### EXERCISE GOAL
Each record that comes next should be output exactly; pictures do not belong in the copy.

### MATERIAL SUPPLIED

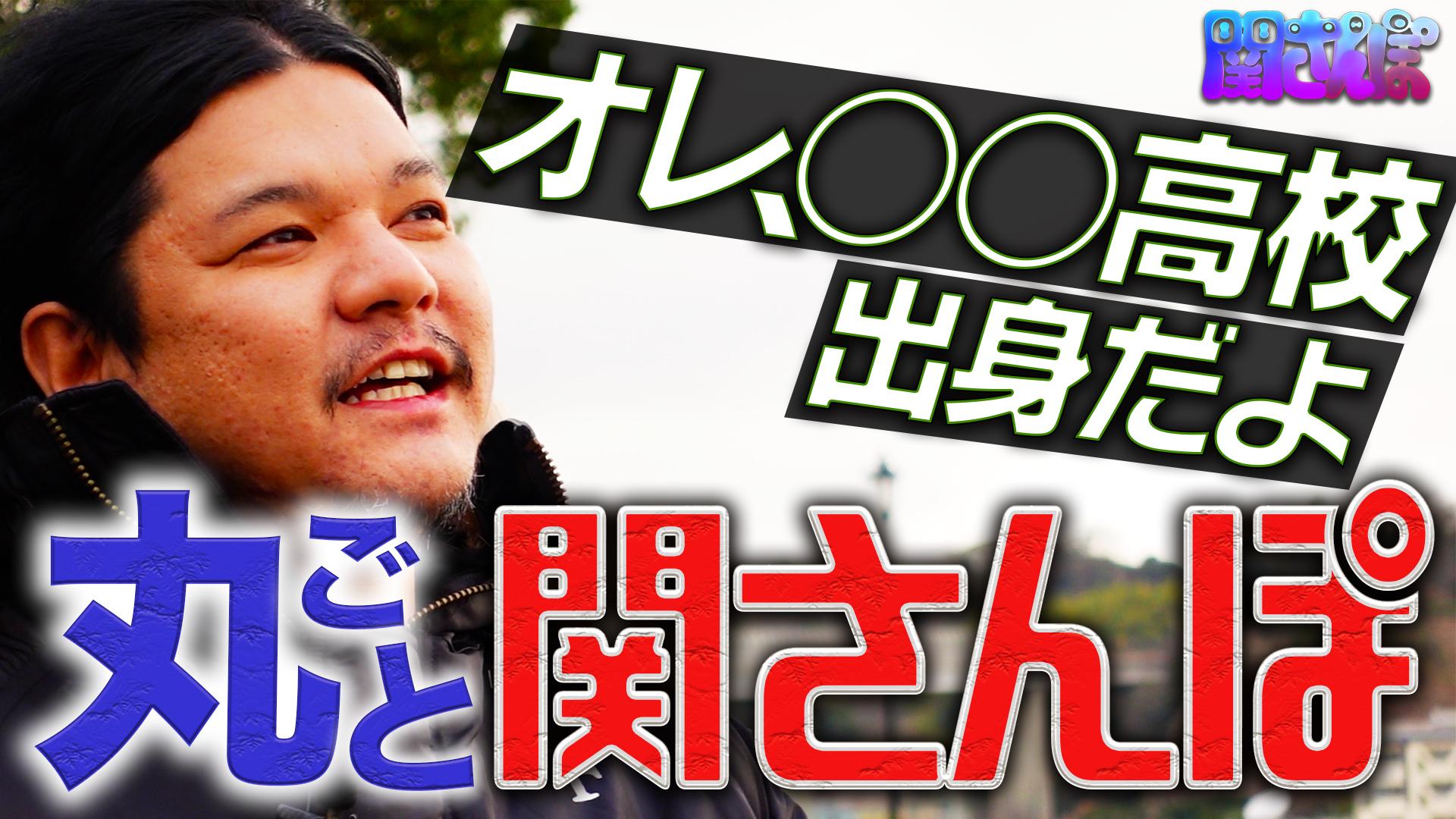 丸ごと関さんぽ~海の男たち編~《スペシャル映像》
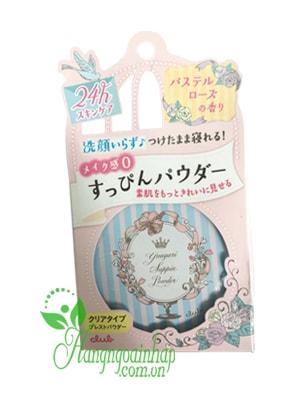 Phấn phủ 24h Club – Yuagari Suppin Powder 26g của Nhật Bản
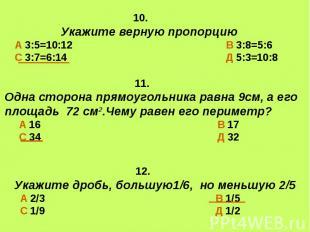10. Укажите верную пропорциюА 3:5=10:12 В 3:8=5:6С 3:7=6:14 Д 5:3=10:8 11.Одна с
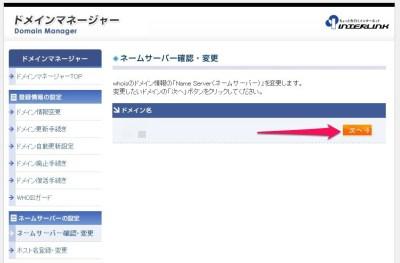 20150703_095555_Gonbei Domainネームサーバー変更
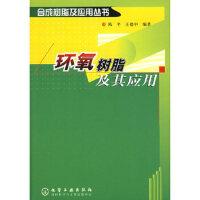 【旧书二手书9成新】环氧树脂及其应用/合成树脂及应用丛书 陈平,王德中 9787502551544 化学工业出版社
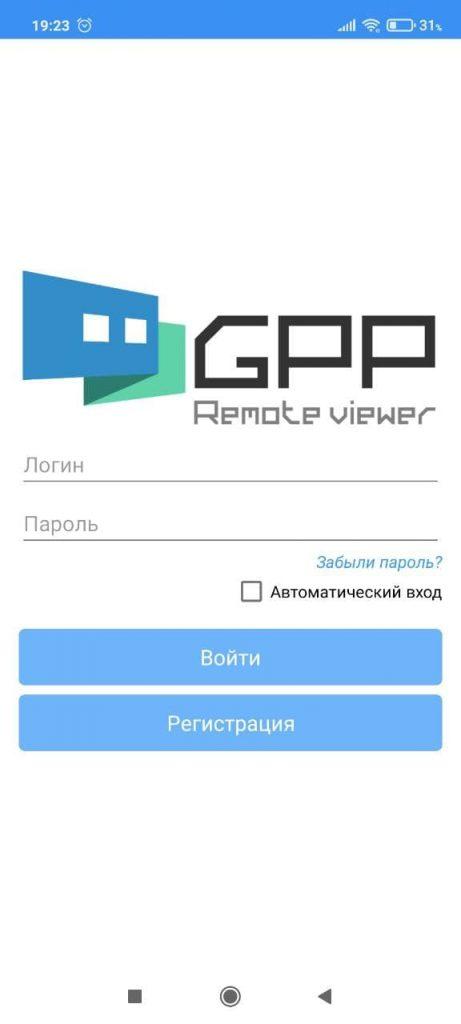 GPP Remote Вход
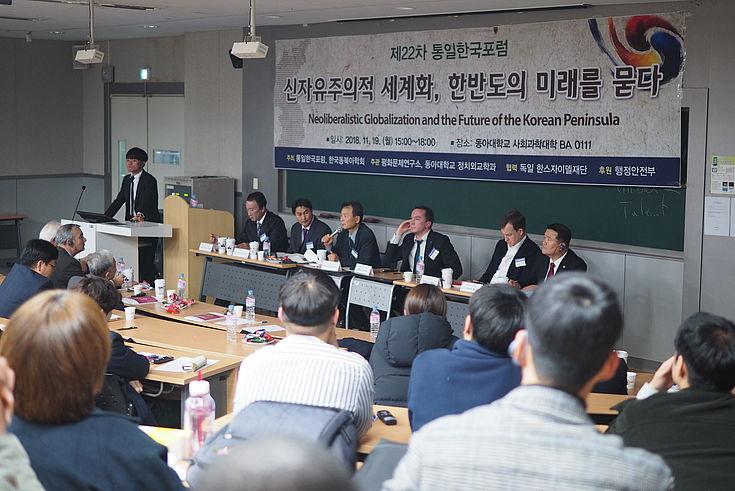 """Zweite Sitzung der Konferenz zu dem Thema """"Neoliberale Globalisierung und die Zukunft der Koreanischen Halbinsel"""""""
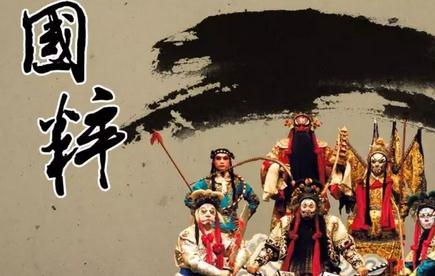 古腔新韵,京剧版 我爱你中国 ,太美太震撼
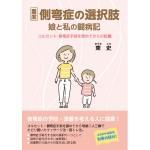 ChildEducation_coveri_CS4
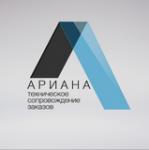 "ООО ""АРИАНА"""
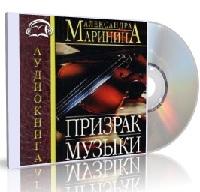 Маринина Призрак музыки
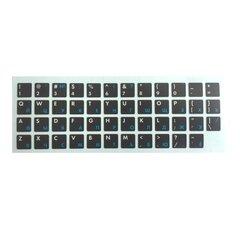 HQ Tastatūras uzlīmes ENG balts/ RUS zils Qwerty melns Pattern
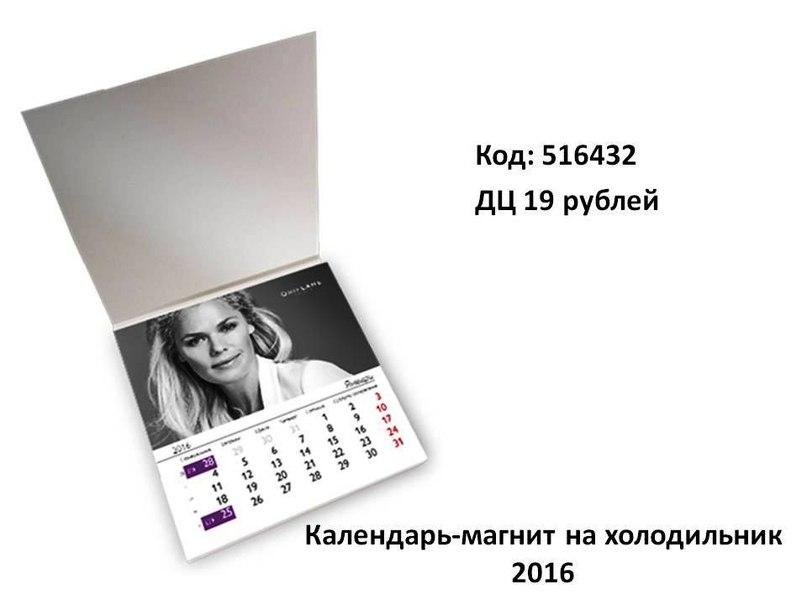 Календарь магнит – код 516432
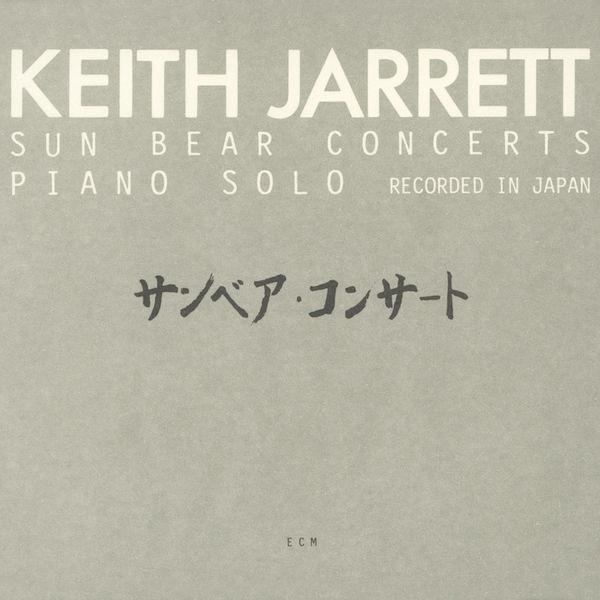 Keith Jarrett - Sun Bear Concerts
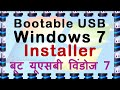 Create Bootable USB for Windows 7 Installation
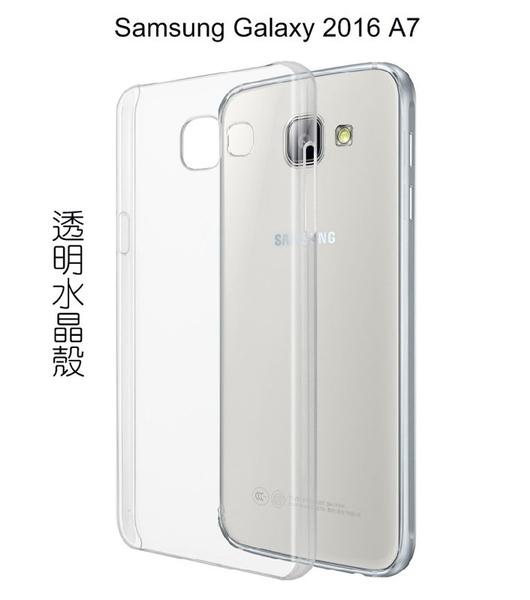 ☆愛思摩比☆Samsung Galaxy A7 A7100 (2016) 羽翼水晶保護殼 硬殼 透明殼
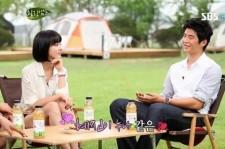 Footballer Ki Sung-yeung (right) and actress Han Hye-jin on SBS's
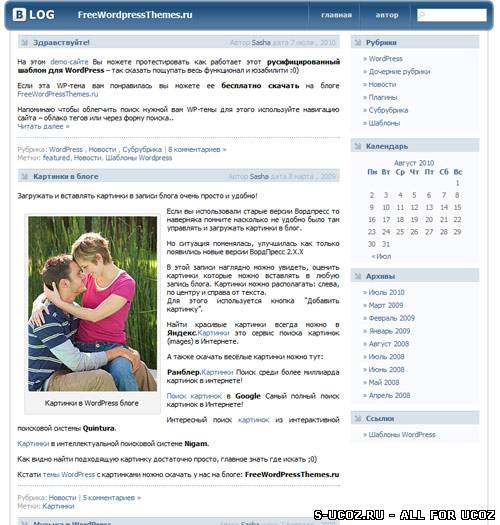 Пользователи вконтакте смогут скрывать сохранённые фотографии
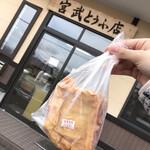 宮武とうふ店 - 料理写真:厚揚げ150円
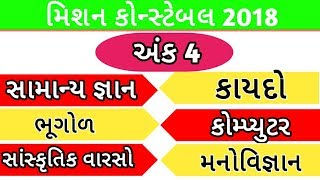 Mission Constable 2018 Part-4 | Police Constable | Kaydo | CRPC | IPC | Knowledge Sathi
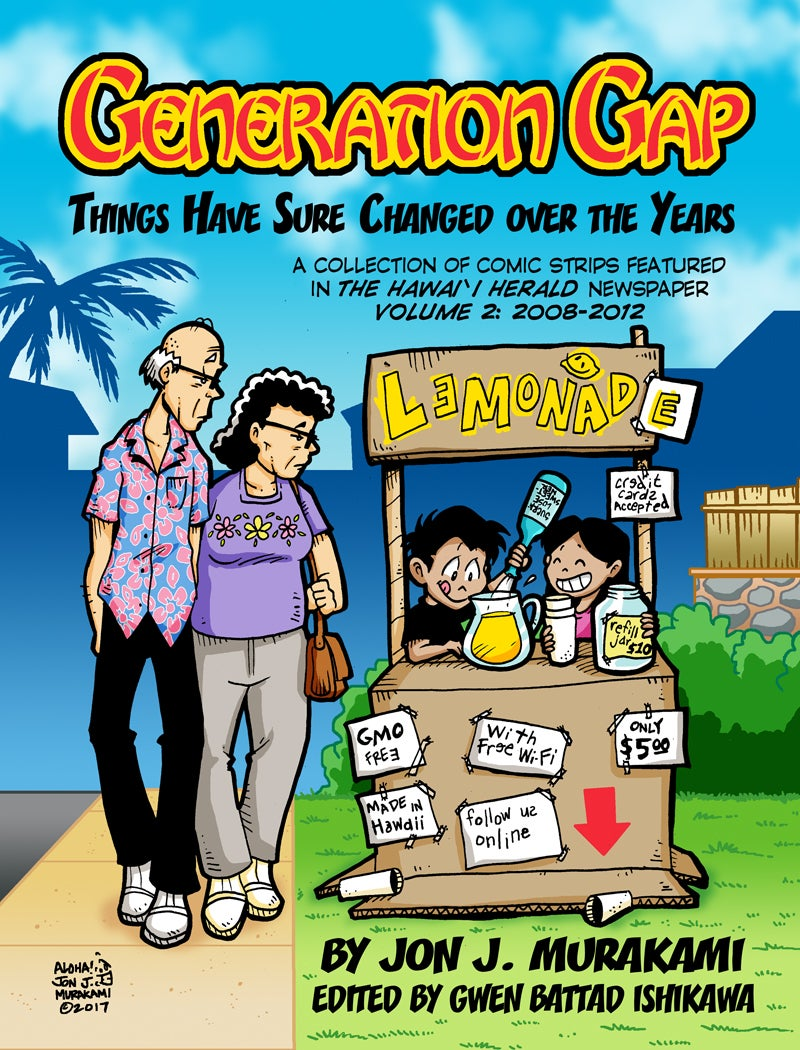 Generation Gap: Vol 2: Things Have Sure Changed over the Years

### RESULT FOR THIS TASK
 丸ごと関さんぽ~海の男たち編~《スペシャル映像》
 Phấn phủ 24h Club – Yuagari Suppin Powder 26g của Nhật Bản
10. Укажите верную пропорциюА 3:5=10:12 В 3:8=5:6С 3:7=6:14 Д 5:3=10:8 11.Одна с
 20150703_095555_Gonbei Domainネームサーバー変更
 【旧书二手书9成新】环氧树脂及其应用/合成树脂及应用丛书 陈平,王德中 9787502551544 化学工业出版社
 GPP Remote Вход
 """Zweite Sitzung der Konferenz zu dem Thema """"Neoliberale Globalisierung und die Zukunft der Koreanischen Halbinsel"""""""
 古腔新韵,京剧版 我爱你中国 ,太美太震撼
 ChildEducation_coveri_CS4
 "ООО ""АРИАНА"""
 Маринина Призрак музыки
 HQ Tastatūras uzlīmes ENG balts/ RUS zils Qwerty melns Pattern
 Календарь магнит – код 516432
 Keith Jarrett - Sun Bear Concerts
 Create Bootable USB for Windows 7 Installation
 ☆愛思摩比☆Samsung Galaxy A7 A7100 (2016) 羽翼水晶保護殼 硬殼 透明殼
 Footballer Ki Sung-yeung (right) and actress Han Hye-jin on SBS's
 Пользователи вконтакте смогут скрывать сохранённые фотографии
 宮武とうふ店 - 料理写真:厚揚げ150円
 Mission Constable 2018 Part-4 | Police Constable | Kaydo | CRPC | IPC | Knowledge Sathi
 Generation Gap: Vol 2: Things Have Sure Changed over the Years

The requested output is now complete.